0%

Slurm-Day1

Preface

Recently I got 14 bare-metal machine from my lab. I need to deploy my own modified slurm in theis cluster. It’s so hard to build a cluster from a bare mental without anything. I decide to record problems I faced and how to solve them.

Slurm Source Code Install | Cluster Deployment - Day1 cluster power up

Bare-metal

The 14 bare-metal server is AMAX server. And The AMAX property is following:

G204-H2

G204-X2

G404-H2

G404-X2

Go to power up the bare mental offline

Fisrt we need to set the power for AMAX server. we plugin the power and open the server. After opening them, we can use “del” or “f11” enter the bios system.

Then the core work of my first step is about the BMC. First I need to know what is BMC. I just cite it from
[https://www.servethehome.com/explaining-the-baseboard-management-controller-or-bmc-in-servers/]

A baseboard management controller, or BMC, is a small computer that sits on virtually every server motherboard. Other components such as higher-end switches, JBODs, JBOFs, and other devices now include BMCs as well. The largest vendor for BMCs today is ASPEED.

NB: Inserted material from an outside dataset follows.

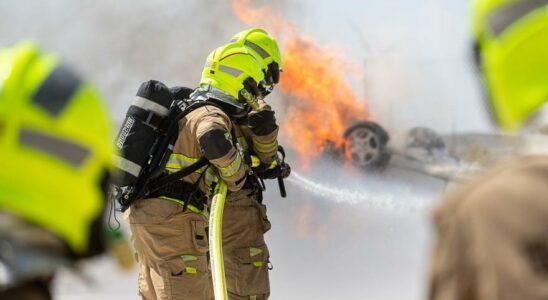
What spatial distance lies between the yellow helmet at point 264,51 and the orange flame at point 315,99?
332 centimetres

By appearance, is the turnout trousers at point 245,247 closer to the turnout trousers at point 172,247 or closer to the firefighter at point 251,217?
the firefighter at point 251,217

The ASPEED digram is shown as following:
ASPEED

I think this paradigm is classical. The AST2500 (ASPEED) has it own dedicated NIC (management NIC). but I only have one cable. I need to reuse the shared NIC for BMC.
After that I can use my computer connect with BMC so that I can get the monitor of the server form RGB monitor in BMC.

In the bios system, we can modify setting of network chip or (NIC).

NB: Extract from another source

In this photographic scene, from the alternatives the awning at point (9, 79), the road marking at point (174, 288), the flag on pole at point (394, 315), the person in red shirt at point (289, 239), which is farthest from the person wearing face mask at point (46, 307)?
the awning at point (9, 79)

we enter the bios system and find the BMC setting. we need to change the mode of Share NIC as NCSI mode. Then we reuse the shared NIC for server and BMC. Then we set the shared NIC as a static IP, mask, Gateway in the Bios. Then we can reach the BMC!

Finally Because my computer and 14 bare metal are in the same switch, I try to ping them and success! which means I have set the BMC IP,mask,Gateway.

Enter the BMC Managment Interface

BMC use http to manage the bmc and server. We can just type in http:bcm’s ip in the chrome. Then we can see the BMC’s interface. But first we need to type the admin and admin’s password. However I don’t remeber password. Then I search my server in the Internet and find the default BMC’s management ID and password. After entering the management interface, we can see that:

BMC

We can see it’s a supermicr UI. Then I need to remote control the server. I open the remote control interface and choose Console Redirection: Launch the redirection console via Java viewers.

After that I can download a jnlp file. it’s a java file. java network launching protol. It’s a client app. we can open it through jws.

After open it we finally enter the monitor interface. I can use my keyboard and BMC monitor to input the instructions and observe the feedback from the monitor.